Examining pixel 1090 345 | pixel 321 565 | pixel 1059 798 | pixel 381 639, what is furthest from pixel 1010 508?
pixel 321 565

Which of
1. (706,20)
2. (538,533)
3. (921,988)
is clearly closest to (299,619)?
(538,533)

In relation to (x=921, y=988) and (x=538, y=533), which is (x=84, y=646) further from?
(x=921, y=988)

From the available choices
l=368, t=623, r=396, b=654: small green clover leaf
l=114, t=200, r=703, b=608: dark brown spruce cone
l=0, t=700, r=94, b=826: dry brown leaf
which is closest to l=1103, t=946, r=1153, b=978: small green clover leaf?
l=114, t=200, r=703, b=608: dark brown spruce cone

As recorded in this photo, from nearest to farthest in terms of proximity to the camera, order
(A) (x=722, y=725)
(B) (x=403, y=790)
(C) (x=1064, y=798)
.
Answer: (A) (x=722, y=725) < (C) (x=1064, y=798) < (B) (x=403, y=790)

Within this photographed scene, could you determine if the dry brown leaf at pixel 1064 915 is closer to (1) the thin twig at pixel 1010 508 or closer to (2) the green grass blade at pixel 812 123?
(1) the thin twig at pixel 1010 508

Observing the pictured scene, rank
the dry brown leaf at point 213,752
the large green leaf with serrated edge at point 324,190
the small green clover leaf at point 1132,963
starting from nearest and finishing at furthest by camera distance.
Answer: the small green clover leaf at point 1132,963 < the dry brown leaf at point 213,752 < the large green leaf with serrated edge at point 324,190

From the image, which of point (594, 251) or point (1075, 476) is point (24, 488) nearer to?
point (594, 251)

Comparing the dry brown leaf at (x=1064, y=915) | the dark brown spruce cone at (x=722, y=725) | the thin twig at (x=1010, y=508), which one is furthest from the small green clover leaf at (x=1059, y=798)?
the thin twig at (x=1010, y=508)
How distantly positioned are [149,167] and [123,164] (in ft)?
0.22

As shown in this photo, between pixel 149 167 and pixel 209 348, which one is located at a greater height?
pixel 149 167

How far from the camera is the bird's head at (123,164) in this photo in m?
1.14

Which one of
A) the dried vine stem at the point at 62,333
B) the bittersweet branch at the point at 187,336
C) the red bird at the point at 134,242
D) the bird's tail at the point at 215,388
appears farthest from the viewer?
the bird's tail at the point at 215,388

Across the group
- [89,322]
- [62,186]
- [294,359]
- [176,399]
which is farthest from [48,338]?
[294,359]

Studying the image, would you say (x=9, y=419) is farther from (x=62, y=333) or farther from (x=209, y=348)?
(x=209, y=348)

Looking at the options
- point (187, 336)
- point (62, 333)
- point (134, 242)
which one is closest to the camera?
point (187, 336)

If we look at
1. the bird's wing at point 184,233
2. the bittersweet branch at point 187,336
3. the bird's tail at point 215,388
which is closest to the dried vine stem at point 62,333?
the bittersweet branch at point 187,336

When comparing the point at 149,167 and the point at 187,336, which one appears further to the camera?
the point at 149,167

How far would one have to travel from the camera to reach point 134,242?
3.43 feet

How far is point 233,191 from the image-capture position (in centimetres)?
....
STATED TASK
Reproduce the rows word for word, from the line containing "Looking at the options" down to the end of the rows, including both ends.

FULL OUTPUT
Looking at the options
- point (187, 336)
- point (62, 333)
- point (134, 242)
which one is closest to the camera?
point (187, 336)

If we look at
1. the bird's wing at point 184,233
2. the bittersweet branch at point 187,336
3. the bird's tail at point 215,388
which is closest to the dried vine stem at point 62,333?
the bittersweet branch at point 187,336

When comparing the point at 149,167 and the point at 187,336, which one appears further to the camera?
the point at 149,167

How far would one have to travel from the camera to reach point 134,242?
3.43 feet

How far is point 233,191 from the image-capture position (in centimetres)?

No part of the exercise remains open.